■ **Required action**
Extract exactly and only the lines of the data below, starting at the line with "order: Artiodactyla" and stopping after the final line.

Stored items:
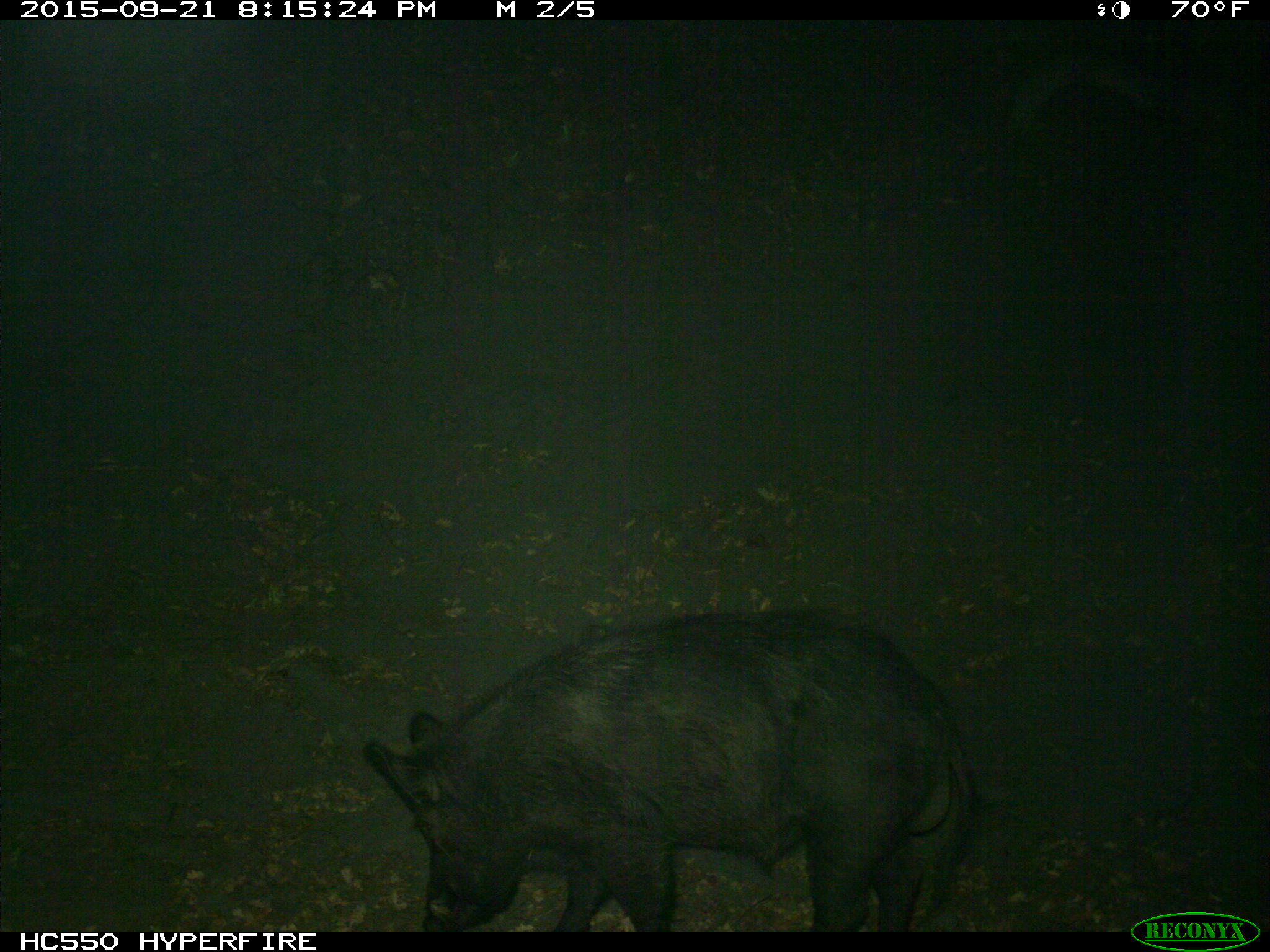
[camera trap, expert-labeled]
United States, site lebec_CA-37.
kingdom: Animalia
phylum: Chordata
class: Mammalia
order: Artiodactyla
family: Suidae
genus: Sus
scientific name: Sus scrofa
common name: wild boar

■ **Response below**
order: Artiodactyla
family: Suidae
genus: Sus
scientific name: Sus scrofa
common name: wild boar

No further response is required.